START Records provided
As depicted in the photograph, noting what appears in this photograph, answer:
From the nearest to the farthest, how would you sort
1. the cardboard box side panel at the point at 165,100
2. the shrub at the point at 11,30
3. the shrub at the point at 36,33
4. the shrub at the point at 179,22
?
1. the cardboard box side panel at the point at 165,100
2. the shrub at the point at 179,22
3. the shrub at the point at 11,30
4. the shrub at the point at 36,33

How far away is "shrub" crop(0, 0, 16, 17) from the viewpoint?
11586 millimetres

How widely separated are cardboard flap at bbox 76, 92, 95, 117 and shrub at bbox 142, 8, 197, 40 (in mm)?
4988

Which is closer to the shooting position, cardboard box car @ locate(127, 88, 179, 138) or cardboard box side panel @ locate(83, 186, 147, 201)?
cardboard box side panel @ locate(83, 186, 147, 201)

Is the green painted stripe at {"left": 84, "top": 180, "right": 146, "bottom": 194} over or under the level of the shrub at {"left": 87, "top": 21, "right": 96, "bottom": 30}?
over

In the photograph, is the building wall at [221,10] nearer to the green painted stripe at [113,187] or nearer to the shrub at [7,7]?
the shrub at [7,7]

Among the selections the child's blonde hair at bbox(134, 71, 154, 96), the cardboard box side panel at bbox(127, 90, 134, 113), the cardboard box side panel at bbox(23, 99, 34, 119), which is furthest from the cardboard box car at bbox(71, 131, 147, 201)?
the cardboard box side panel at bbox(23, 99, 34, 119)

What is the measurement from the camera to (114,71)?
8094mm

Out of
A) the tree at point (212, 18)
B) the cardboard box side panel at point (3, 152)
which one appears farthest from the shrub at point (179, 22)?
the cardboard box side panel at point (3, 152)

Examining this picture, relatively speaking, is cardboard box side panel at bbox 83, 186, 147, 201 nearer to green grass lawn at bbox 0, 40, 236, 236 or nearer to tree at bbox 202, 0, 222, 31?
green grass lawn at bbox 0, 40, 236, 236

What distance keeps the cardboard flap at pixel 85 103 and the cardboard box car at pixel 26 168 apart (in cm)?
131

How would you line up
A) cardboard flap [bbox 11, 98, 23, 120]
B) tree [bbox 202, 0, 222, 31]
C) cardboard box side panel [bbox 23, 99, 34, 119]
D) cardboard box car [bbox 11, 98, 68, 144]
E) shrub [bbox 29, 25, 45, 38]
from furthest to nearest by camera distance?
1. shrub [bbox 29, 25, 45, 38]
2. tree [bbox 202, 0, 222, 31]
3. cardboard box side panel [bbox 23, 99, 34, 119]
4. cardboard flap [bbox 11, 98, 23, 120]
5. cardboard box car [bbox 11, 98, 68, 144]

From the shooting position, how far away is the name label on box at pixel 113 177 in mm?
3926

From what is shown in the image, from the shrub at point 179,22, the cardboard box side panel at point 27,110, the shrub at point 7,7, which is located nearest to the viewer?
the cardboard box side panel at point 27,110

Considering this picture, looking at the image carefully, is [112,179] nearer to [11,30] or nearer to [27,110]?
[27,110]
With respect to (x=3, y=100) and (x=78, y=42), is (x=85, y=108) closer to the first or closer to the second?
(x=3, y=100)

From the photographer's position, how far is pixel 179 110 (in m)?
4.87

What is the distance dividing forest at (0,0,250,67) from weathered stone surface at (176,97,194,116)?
END Records provided
### Exercise instructions
Copy out all of the material above word for word, from its first line to its last.

### Output for this exercise
As depicted in the photograph, noting what appears in this photograph, answer:
From the nearest to the farthest, how would you sort
1. the cardboard box side panel at the point at 165,100
2. the shrub at the point at 11,30
3. the shrub at the point at 36,33
4. the shrub at the point at 179,22
?
1. the cardboard box side panel at the point at 165,100
2. the shrub at the point at 179,22
3. the shrub at the point at 11,30
4. the shrub at the point at 36,33

How far away is "shrub" crop(0, 0, 16, 17) from the viewpoint?
11586 millimetres

How widely separated are cardboard flap at bbox 76, 92, 95, 117 and shrub at bbox 142, 8, 197, 40 (in mm)?
4988

Which is closer to the shooting position, cardboard box car @ locate(127, 88, 179, 138) or cardboard box side panel @ locate(83, 186, 147, 201)?
cardboard box side panel @ locate(83, 186, 147, 201)

Is the green painted stripe at {"left": 84, "top": 180, "right": 146, "bottom": 194} over or under the level of the shrub at {"left": 87, "top": 21, "right": 96, "bottom": 30}?
over

In the photograph, is the building wall at [221,10] nearer to the green painted stripe at [113,187] or nearer to the shrub at [7,7]?
the shrub at [7,7]

Among the selections the child's blonde hair at bbox(134, 71, 154, 96), the cardboard box side panel at bbox(127, 90, 134, 113), the cardboard box side panel at bbox(23, 99, 34, 119), which is furthest from the cardboard box car at bbox(71, 131, 147, 201)?
the cardboard box side panel at bbox(23, 99, 34, 119)

What is the measurement from the camera to (114,71)?
8094mm

Out of
A) the tree at point (212, 18)
B) the cardboard box side panel at point (3, 152)
which one appears farthest from the shrub at point (179, 22)?
the cardboard box side panel at point (3, 152)

Examining this picture, relatively speaking, is cardboard box side panel at bbox 83, 186, 147, 201 nearer to green grass lawn at bbox 0, 40, 236, 236 or nearer to tree at bbox 202, 0, 222, 31?
green grass lawn at bbox 0, 40, 236, 236

What distance keeps the cardboard flap at pixel 85 103 and the cardboard box car at pixel 26 168 apart (in cm)?
131

How would you line up
A) cardboard flap [bbox 11, 98, 23, 120]
B) tree [bbox 202, 0, 222, 31]
C) cardboard box side panel [bbox 23, 99, 34, 119]
D) cardboard box car [bbox 11, 98, 68, 144]
E) shrub [bbox 29, 25, 45, 38]
from furthest to nearest by camera distance?
1. shrub [bbox 29, 25, 45, 38]
2. tree [bbox 202, 0, 222, 31]
3. cardboard box side panel [bbox 23, 99, 34, 119]
4. cardboard flap [bbox 11, 98, 23, 120]
5. cardboard box car [bbox 11, 98, 68, 144]

From the shooting position, how far away is the name label on box at pixel 113 177 in mm?
3926

From what is shown in the image, from the shrub at point 179,22, the cardboard box side panel at point 27,110, the shrub at point 7,7, which is located nearest to the viewer?
the cardboard box side panel at point 27,110

Considering this picture, looking at the image carefully, is [112,179] nearer to [11,30] or nearer to [27,110]?
[27,110]
With respect to (x=3, y=100) and (x=78, y=42), is (x=85, y=108) closer to the first or closer to the second?
(x=3, y=100)

From the photographer's position, how far is pixel 179 110 (in m)?
4.87

What is the distance dividing forest at (0,0,250,67) from weathered stone surface at (176,97,194,116)?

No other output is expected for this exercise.